**Extracted text**
BEGIN

NIH awards $12.8 million renewal grant for Louisville adult stem cell research project

Patients in another clinical trial reach two-year mark following infusion

At the time when Dr. Roberto Bolli received word that he was awarded a $12.8 million grant renewal from the National Institutes of Health for one research project, five patients in another of his clinical trials at the University of Louisville have reached the successful endpoint of their participation.

The National Heart, Lung and Blood Institute of the NIH has funded Bolli's program project grant, "Protection of Ischemic Myocardium" for five years. Originally funded at $11.7 million in 2006, the project involves research with adult stem cells in four areas:

  • Investigating how introducing genes into stem cells might improve stem cell therapies
  • Looking at how diabetes affects stem cells
  • Looking at how a class of proteins - cytokines - affect stem cells during heart failure
  • Investigating the signaling pathways of stem cells in the body

"UofL has a mandate to become a nationally recognized metropolitan research university. One gauge is our faculty's ability to attract competitive grant funding from the NIH," President James R. Ramsey said. "The fact that our program has been renewed during these very competitive times demonstrates yet again the high quality talent we have at UofL. Even more importantly, our faculty are turning research discoveries into medical treatments that enhance the lives of their patients."

Additionally, this grant application was the number one application nationwide in scoring by the NHLBI, going up against top universities in the country including Ivy League institutions. The overall score of the UofL application was the highest possible - a "10" - and each of the four component projects earned individual scores of "10."

An overall score of 10 is extraordinarily rare and NIH staff report to Bolli that they do not know of any other grant receiving scores of 10 for each project within a grant.

Bolli and his team have brought to UofL more than $100 million in NIH grants since his arrival in Louisville in 1994.

At the same time, patients in another clinical trial conducted by Bolli and his research team have reached the important two-year mark following the research procedure performed on them.

Mike Jones and Jim Dearing, both of Louisville, were the first two patients infused with their own processed adult stem cells in Bolli's SCIPIO trial. Three more - William Williams, William Covey and Roger Wilson - followed, and as of Oct. 9, all will have reached their endpoint in the trial.

END

**Required tasks**
a) Decide whether each statement agrees with the article on the Louisville stem cell grant, answering yes or no and quoting the deciding words: (i) The program project grant was first funded at $11.7 million in 2006. (ii) Bolli came to Louisville in 2006. (iii) Jim Dearing was one of the first two patients infused in the SCIPIO trial.
b) Continue the article on the Louisville adult stem cell grant from where it stops.

**Given records**
BEGIN

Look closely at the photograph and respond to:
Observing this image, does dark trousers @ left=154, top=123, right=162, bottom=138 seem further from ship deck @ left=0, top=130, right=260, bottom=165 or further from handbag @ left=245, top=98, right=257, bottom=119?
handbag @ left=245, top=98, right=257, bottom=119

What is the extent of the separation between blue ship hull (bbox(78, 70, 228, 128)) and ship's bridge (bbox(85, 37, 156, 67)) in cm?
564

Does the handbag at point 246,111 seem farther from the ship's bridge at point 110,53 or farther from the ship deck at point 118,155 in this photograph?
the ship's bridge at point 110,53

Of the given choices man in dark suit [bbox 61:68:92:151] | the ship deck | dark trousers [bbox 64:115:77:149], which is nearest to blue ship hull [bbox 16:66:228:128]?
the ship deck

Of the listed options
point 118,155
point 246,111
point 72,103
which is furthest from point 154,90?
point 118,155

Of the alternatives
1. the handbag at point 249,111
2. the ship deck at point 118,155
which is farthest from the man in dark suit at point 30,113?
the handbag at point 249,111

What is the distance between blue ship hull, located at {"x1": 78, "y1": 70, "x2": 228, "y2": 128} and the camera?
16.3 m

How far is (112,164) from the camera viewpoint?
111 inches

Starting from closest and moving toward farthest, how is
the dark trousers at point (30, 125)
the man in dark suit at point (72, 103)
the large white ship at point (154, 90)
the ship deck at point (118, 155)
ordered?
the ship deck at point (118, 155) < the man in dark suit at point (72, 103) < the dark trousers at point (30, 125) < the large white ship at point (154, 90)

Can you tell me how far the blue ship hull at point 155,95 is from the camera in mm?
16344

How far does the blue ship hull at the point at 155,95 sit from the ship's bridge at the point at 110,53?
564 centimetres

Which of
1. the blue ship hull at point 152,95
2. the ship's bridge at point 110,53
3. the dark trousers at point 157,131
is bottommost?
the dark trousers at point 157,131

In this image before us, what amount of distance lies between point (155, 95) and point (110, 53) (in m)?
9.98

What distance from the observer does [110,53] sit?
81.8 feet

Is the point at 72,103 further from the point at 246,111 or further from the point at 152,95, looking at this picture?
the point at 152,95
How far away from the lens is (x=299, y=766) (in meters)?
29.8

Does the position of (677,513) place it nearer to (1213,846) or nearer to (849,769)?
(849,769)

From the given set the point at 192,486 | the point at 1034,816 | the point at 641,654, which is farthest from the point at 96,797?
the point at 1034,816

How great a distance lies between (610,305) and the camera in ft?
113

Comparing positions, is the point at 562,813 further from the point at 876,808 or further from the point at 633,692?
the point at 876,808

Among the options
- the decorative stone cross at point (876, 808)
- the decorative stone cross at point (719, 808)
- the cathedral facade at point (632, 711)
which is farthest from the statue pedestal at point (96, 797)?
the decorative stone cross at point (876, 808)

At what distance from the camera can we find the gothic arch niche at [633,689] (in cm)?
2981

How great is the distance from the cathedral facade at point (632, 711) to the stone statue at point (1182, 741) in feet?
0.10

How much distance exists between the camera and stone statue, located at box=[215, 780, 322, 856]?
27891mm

END

**Written responses**
a)
(i) Yes: "Originally funded at $11.7 million in 2006"
(ii) No: "since his arrival in Louisville in 1994"
(iii) Yes: "Mike Jones and Jim Dearing, both of Louisville, were the first two patients infused with their own processed adult stem cells in Bolli's SCIPIO trial"

b)
The groundbreaking study, with the full name of "Cardiac Stem Cell Infusion in Patients with Ischemic cardiOmyopathy," is seeking to perfect a technique for using a patient's own cardiac stem cells to regenerate dead heart muscle after a heart attack.

Bolli's team of researchers at the University of Louisville and Jewish Hospital are collaborating with a team led by Dr. Piero Anversa at the Brigham and Women's Hospital in Boston. The cardiac stem cell treatment investigated in the SCIPIO trial consists of isolating the patient's cardiac stem cells from part of the upper chamber of the heart (harvested during coronary bypass surgery) and expanding these cells in the lab. Four months after surgery, the cells are infused into scarred cardiac tissue by way of catheterizing a large artery in the patient's leg. Using the patient's own cardiac stem cells eliminates the possibility of rejection.

While it is not yet known exactly how the processed cells work, it is thought that they could be regenerating heart muscle. Regardless of the mechanism of action, the 15 patients currently in Bolli's Phase I clinical trial all have shown improvement.

Those improvements include increased ejection fraction, the amount of blood pumped through the two lower chambers of the heart. Patients also have experienced dramatic improvements in what they are able do physically, Bolli said. "There are people who are almost completely incapacitated, and after they get a stem cell infusion, they can do so much more."

Before his procedure, Mike Jones tired quickly when he tossed a football with his granddaughter. "I couldn't pass more than three or four times without it bothering me," he said. "After the stem-cell infusion however, I could do the treadmill for 30 minutes at 3-3.5 miles an hour with a one-degree grade. It's most definitely the stem cells; I can do about anything I want now."

Jim Dearing concurs. "I'm walking every day now. I tell everyone I meet about this. Maybe someday it can help rejuvenate hearts."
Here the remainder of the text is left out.